En países como Estados Unidos, donde se estima que entre 50 y 70 millones de adultos padecen trastornos crónicos del sueño, la búsqueda de soluciones nutricionales se vuelve prioritaria. Sin embargo, la problemática se observa a nivel mundial, impulsando a especialistas a investigar alternativas dietéticas que puedan contribuir a un mejor descanso y calidad de vida en diversas poblaciones.
Evidencia científica sobre el potasio y el sueño
El potasio desempeña un papel fundamental en el organismo: interviene en la regulación muscular, favorece la transmisión de señales entre las neuronas y contribuye al balance de líquidos. Según detalló la Dra. Yi Min Teo, nutricionista clínica certificada de la Universidad de California, Irvine, en diálogo con la revista Verywell Health, este mineral permite relajar tanto nervios como músculos, lo que facilita el proceso de conciliación del sueño.
Por otro lado, un estudio transversal publicado en la revista científica Nutrients examinó la alimentación y los patrones de sueño de más de 4.500 adultos en Japón.
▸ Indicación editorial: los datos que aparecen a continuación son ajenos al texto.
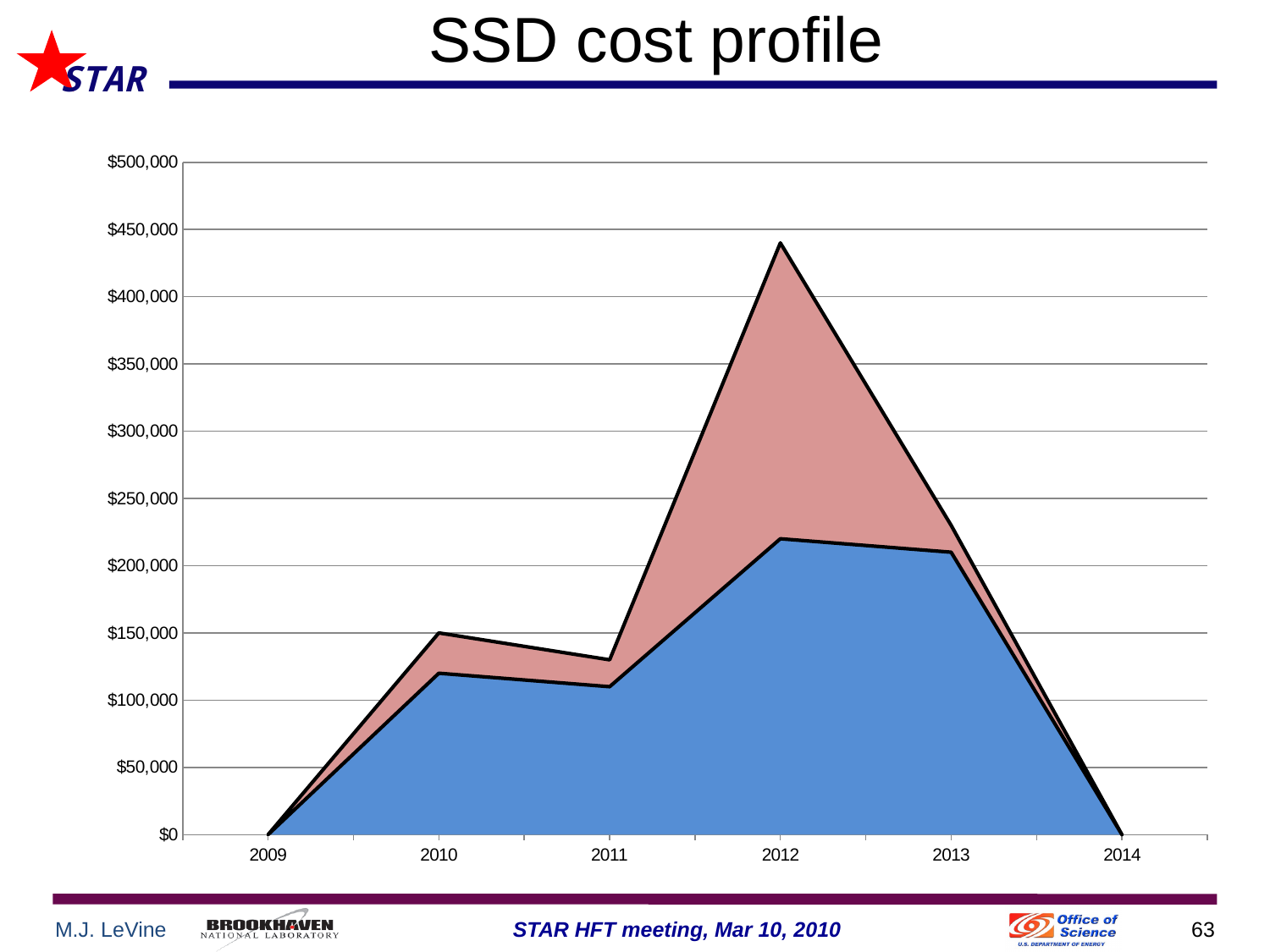
Do the total values rise or fall from 2012 to 2014? fall Is the total value for 2012 greater or less than $400,000? greater In which year does the chart reach its highest total value? 2012 Is the value of the blue (lower) area for 2013 greater or less than $200,000? greater What is the total value shown for 2009? $0 How many years are shown on the x axis of the chart? 6 What is the total value shown for 2014? $0 Is the value of the blue (lower) area for 2010 greater or less than $100,000? greater Which year has the larger total value, 2012 or 2013? 2012 What kind of chart is shown on the slide? Area chart What is the title of the chart? SSD cost profile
Los investigadores detectaron que una mayor presencia de este mineral en la cena se asoció con una reducción significativa de los síntomas de insomnio.
El análisis reveló que el impacto positivo se observó principalmente cuando el mineral se incorporaba en la última comida, y no en otros momentos del día. Los autores señalaron: “Nuestros hallazgos sugieren que la ingesta de potasio puede estar relacionada con la calidad del sueño, siendo el consumo en la cena el de mayor impacto”.
Además, el artículo de Verywell Health destacó que los alimentos con alto contenido de potasio suelen aportar también magnesio, otro nutriente vinculado a un sueño saludable. Dietas abundantes en frutas, verduras y legumbres, principales fuentes de este mineral, suelen relacionarse con una mejor salud general y mayor calidad del descanso nocturno.
Recomendaciones para incorporar potasio en la cena
Por su parte, la doctora Mindy Haar, vicedecana de la Facultad de Profesiones de la Salud del Instituto Tecnológico de Nueva York, indicó a la revista estadounidense que la forma más segura para aumentar el consumo del mineral es a través de los alimentos, no de suplementos. Muchas personas que buscan una alimentación basada en plantas ya reemplazan proteínas animales por legumbres como frijoles y lentejas, que aportan cantidades significativas del mineral.
Algunas fuentes recomendadas por los especialistas para sumar potasio en la cena son:
- Espinaca y col rizada
- Batata y calabaza
- Bananas y cítricos
- Palta
- Edamame
- Salmón
- Frutos secos y semillas
- Yogur
Diseñar cenas equilibradas que combinen estos alimentos junto con proteínas, carbohidratos ricos en fibra y grasas saludables puede favorecer el descanso nocturno.
Precauciones y advertencias para grupos de riesgo

Los especialistas advierten que el aumento de potasio no resulta seguro para todos. Personas con enfermedad renal crónica, insuficiencia cardíaca avanzada o bajo tratamiento con ciertos medicamentos —como inhibidores de la ECA, ARA II o diuréticos ahorradores de potasio— deben consultar a un médico antes de modificar su alimentación. Un exceso de este alimento puede comprometer la función cardíaca y, en algunos casos, desencadenar un paro.
Si bien el potasio puede ofrecer ventajas, los expertos insisten en que los trastornos del sueño suelen depender de diversos factores. Recomiendan mantener una alimentación equilibrada de manera constante y prestar atención tanto a los componentes como al horario de la cena. Evitar cenas demasiado copiosas o ligeras también puede favorecer un descanso adecuado.
Cuando las dificultades para dormir persisten, los profesionales sugieren buscar asesoramiento médico, ya que el insomnio puede estar relacionado con el estrés, el uso de fármacos, patologías subyacentes u otros aspectos del estilo de vida.